__Work to do__:
a) In the forum thread below on equivalence relations, which three properties does a relation on a set need in order to be an equivalence relation?
b) Carry the forum thread on equivalence relations on X x X, shown below, forward from its last post.

# Equivalence relations X x X

• Oct 16th 2011, 07:42 AM
mathproblems
Equivalence relations X x X
Let X ={1,2, ...,10} Define a relation R on X x X by (a,b) R (c,d) if a+d=b+c
How can I show that R is an equivalence relation on X x X?
Thank you!
• Oct 16th 2011, 07:44 AM
Siron
Re: Equivalence relations X x X
What's the definition of an equivalence relation R on X? (or even better: for which conditions is a relation an equivalence relation?)
• Oct 16th 2011, 07:55 AM
mathproblems
Re: Equivalence relations X x X
A relation that is reflexive, symmetric, and transitive on a set is called an equivalence relation.
• Oct 16th 2011, 08:38 AM
Siron
Re: Equivalence relations X x X
Quote:

Originally Posted by mathproblems
A relation that is reflexive, symmetric, and transitive on a set is called an equivalence relation.

Indeed! So use them to prove that R is an equivalence relation on X.

__Listed entries__:
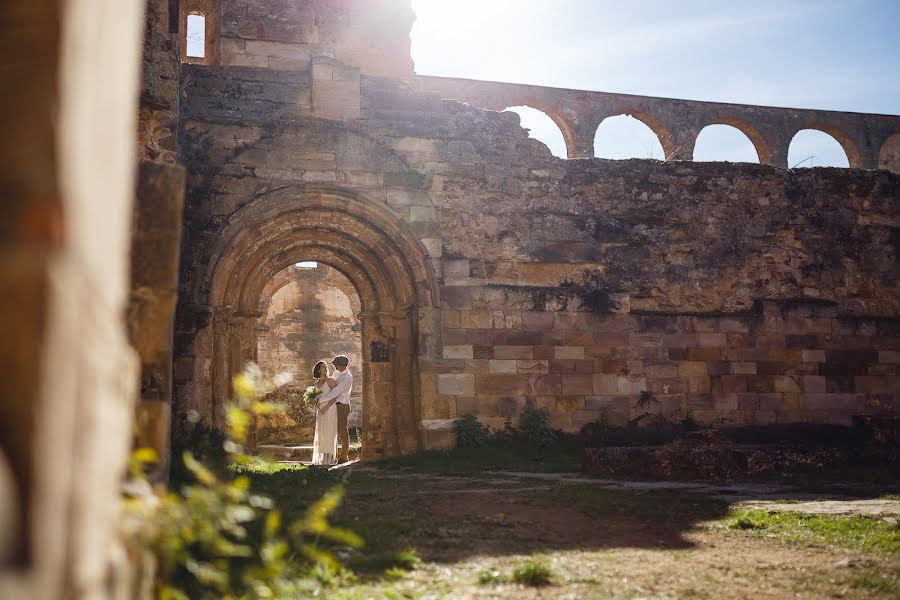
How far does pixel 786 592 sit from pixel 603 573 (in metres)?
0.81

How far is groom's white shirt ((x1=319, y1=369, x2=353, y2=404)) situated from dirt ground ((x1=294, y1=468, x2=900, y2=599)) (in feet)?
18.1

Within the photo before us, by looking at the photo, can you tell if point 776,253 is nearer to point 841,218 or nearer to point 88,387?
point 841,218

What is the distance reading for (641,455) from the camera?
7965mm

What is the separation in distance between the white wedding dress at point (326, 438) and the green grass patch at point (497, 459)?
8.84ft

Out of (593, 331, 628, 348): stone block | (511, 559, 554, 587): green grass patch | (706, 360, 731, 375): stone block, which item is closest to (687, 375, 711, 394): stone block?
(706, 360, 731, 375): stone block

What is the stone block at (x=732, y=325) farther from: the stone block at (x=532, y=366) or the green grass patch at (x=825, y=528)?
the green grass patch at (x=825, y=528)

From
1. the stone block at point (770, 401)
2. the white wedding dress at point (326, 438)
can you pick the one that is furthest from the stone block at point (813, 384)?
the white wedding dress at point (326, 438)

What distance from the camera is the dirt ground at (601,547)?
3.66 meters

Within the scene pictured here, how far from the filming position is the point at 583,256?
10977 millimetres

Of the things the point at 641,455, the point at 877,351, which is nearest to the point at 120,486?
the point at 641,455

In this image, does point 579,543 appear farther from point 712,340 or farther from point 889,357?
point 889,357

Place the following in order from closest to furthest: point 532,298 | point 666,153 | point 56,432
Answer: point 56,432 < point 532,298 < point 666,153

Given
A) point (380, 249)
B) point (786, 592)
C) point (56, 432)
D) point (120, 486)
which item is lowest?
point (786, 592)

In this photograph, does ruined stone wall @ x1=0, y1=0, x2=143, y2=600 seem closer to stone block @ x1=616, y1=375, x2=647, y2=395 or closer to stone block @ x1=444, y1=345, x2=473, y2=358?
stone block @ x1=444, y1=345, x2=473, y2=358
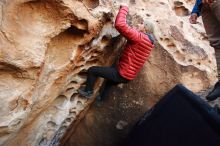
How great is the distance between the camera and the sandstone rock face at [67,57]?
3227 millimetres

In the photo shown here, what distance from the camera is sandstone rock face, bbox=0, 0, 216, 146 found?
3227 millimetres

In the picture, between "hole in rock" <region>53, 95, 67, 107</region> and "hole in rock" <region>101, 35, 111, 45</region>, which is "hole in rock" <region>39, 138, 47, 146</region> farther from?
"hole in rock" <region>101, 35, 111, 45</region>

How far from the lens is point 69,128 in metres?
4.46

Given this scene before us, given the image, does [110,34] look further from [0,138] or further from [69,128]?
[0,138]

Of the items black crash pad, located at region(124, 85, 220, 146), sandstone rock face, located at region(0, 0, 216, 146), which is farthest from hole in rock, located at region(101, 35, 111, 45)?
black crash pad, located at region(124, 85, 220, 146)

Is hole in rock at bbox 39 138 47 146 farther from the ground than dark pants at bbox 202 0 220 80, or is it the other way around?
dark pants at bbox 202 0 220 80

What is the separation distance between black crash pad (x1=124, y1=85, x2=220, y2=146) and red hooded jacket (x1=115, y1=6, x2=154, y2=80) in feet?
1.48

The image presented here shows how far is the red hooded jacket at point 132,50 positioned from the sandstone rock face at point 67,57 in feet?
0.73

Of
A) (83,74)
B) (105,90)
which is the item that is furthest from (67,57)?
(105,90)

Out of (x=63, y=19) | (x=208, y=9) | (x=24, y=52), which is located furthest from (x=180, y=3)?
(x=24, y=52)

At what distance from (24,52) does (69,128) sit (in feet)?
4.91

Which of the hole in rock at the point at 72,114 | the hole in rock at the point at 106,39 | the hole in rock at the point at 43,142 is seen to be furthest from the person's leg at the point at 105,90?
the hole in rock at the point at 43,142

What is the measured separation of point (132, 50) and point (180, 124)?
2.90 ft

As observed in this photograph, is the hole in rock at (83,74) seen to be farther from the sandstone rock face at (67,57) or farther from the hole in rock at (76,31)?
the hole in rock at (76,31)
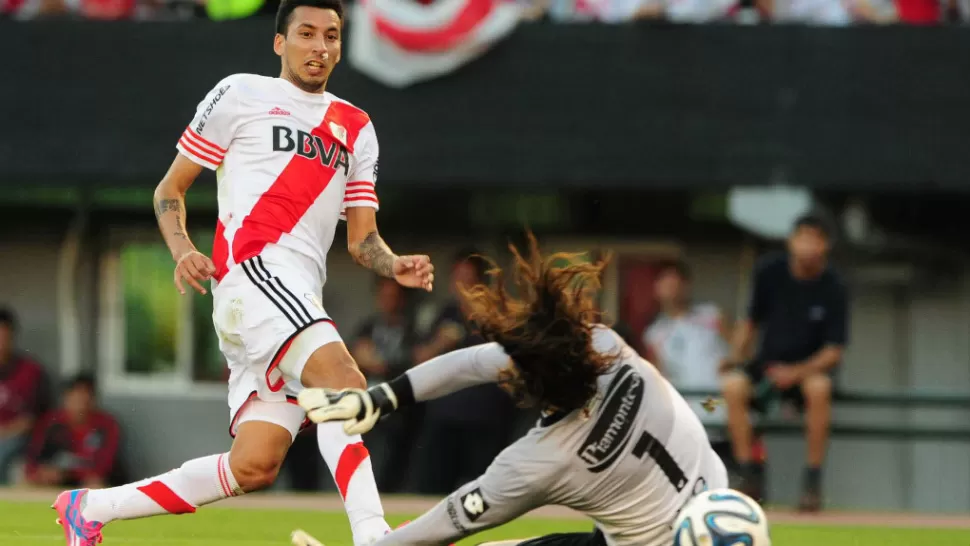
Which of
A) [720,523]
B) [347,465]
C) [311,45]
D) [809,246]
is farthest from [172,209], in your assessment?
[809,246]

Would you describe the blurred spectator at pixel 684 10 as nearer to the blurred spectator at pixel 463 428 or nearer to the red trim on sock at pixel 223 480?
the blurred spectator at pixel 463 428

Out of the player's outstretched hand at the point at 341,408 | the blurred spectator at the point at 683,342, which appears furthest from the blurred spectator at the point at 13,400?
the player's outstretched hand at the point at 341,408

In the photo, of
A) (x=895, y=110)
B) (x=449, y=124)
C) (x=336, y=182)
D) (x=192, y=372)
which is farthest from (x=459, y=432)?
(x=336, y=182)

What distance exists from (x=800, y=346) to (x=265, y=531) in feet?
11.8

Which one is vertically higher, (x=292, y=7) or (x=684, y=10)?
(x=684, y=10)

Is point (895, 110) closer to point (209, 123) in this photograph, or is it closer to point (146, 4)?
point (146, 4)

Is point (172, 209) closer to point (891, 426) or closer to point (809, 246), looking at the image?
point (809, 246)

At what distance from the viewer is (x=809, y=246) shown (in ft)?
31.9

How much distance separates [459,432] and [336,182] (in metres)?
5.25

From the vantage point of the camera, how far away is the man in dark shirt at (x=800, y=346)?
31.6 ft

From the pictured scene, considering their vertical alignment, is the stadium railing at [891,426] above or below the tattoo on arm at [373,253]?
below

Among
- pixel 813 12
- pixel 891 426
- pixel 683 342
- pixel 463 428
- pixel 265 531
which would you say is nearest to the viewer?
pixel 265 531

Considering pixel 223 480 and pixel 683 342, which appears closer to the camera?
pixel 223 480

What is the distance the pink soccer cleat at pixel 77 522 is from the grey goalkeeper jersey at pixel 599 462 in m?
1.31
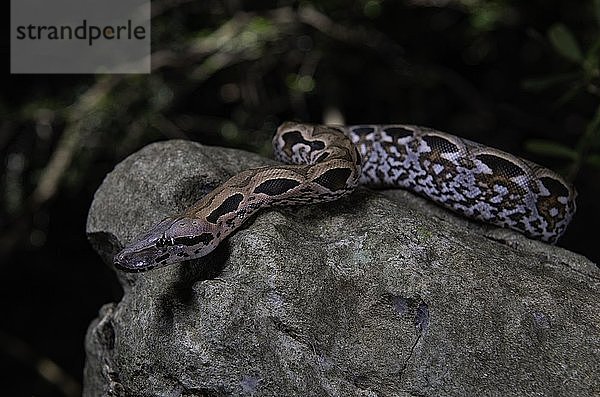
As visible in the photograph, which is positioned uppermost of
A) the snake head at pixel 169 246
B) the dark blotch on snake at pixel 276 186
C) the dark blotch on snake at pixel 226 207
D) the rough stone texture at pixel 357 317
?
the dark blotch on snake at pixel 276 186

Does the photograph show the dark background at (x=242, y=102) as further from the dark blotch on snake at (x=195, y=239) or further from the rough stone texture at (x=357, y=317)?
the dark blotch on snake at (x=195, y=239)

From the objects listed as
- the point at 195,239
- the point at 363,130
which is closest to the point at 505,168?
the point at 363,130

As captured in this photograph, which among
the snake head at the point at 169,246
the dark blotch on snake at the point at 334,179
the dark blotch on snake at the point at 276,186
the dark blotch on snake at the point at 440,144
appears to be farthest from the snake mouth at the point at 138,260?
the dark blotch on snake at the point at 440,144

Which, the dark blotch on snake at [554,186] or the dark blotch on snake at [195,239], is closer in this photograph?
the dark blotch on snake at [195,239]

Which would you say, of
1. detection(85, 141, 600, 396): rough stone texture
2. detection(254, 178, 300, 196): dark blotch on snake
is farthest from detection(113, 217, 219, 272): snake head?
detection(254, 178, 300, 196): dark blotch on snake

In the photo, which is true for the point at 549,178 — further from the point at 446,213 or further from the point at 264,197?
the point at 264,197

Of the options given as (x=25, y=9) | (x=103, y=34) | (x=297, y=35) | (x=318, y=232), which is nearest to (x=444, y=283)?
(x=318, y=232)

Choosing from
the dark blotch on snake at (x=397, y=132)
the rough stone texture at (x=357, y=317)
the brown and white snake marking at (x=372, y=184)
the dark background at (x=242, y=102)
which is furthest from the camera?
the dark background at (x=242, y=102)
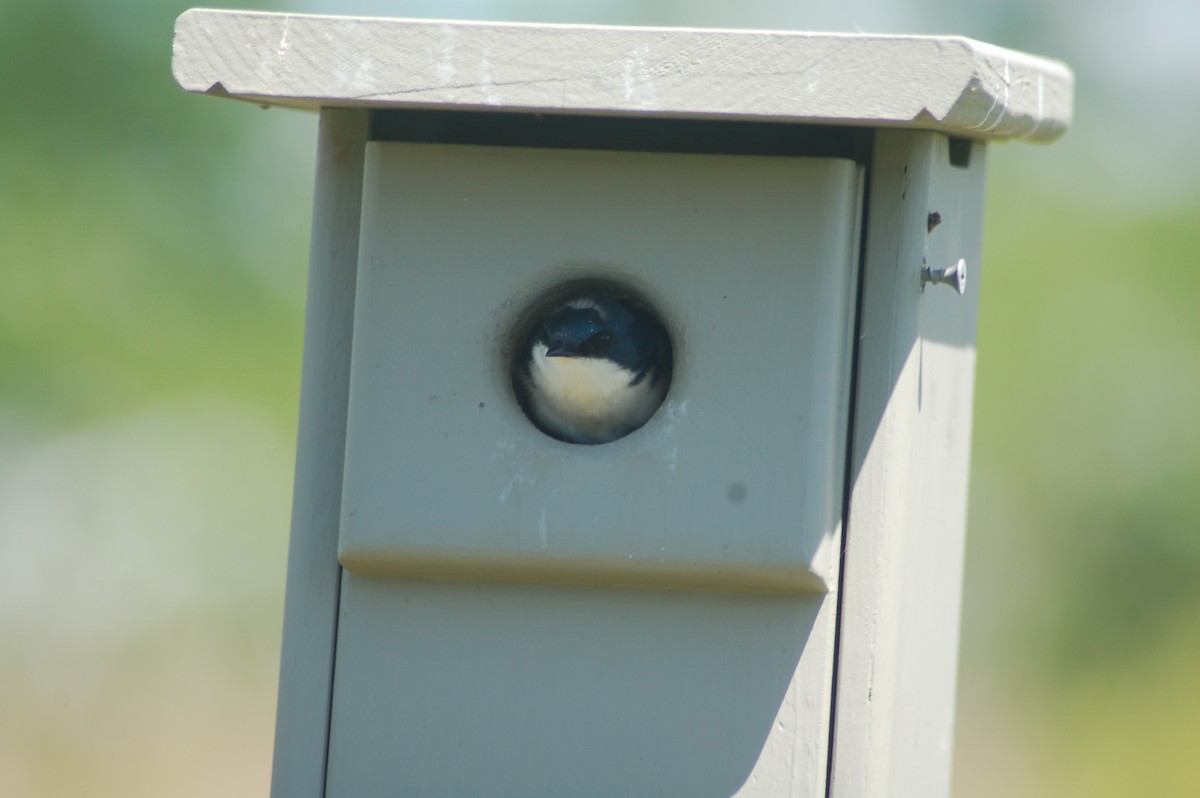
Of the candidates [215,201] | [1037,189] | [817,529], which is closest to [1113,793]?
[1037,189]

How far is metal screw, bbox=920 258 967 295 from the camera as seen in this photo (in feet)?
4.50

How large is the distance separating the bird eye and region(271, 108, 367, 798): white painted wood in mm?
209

__Exercise responses__:
a) It must be reflexive, symmetric, and transitive.

b)
• Oct 16th 2011, 08:54 AM
mathproblems
Re: Equivalence relations X x X
I am not sure how to start, and how to use a+d=b+c
Do I plug numbers between 1 to 10 in there?

Let (a,b) R (c,d) be symmetric
therefore R { (a,b) , (c,d) ,(b,a), (d,c)}

Let (a,b) R (c,d) be reflexive
therefore R {(a,b), (c,d)}

Let (a,b) R (c,d) be transitive
therefore R {(a,b) (b,c) (c,d)}

So the Equivalence relation of (a,b) R (c,d) will be {(a,b) , (c,d) ,(b,a), (d,c) (b,c)}

where shall I use a+d= b+c?
Thank you.
• Oct 16th 2011, 09:20 AM
Plato
Re: Equivalence relations X x X
Quote:

Originally Posted by mathproblems
I am not sure how to start, and how to use a+d=b+c
Do I plug numbers between 1 to 10 in there?
Let (a,b) R (c,d) be symmetric
therefore R { (a,b) , (c,d) ,(b,a), (d,c)}
Let (a,b) R (c,d) be reflexive
therefore R {(a,b), (c,d)}
Let (a,b) R (c,d) be transitive
therefore R {(a,b) (b,c) (c,d)}
So the Equivalence relation of (a,b) R (c,d) will be {(a,b) , (c,d) ,(b,a), (d,c) (b,c)}
where shall I use a+d= b+c?

Once again, that sort of example has absolutely nothing to do with proof.
Do you understand what constitutes a proof?

I will get you started.
We know that $\displaystyle a+b=b+a$ therefore $\displaystyle (a,b)\mathbf{R}(a,b)$.
Therefore, $\displaystyle \mathbf{R}$ is reflexive.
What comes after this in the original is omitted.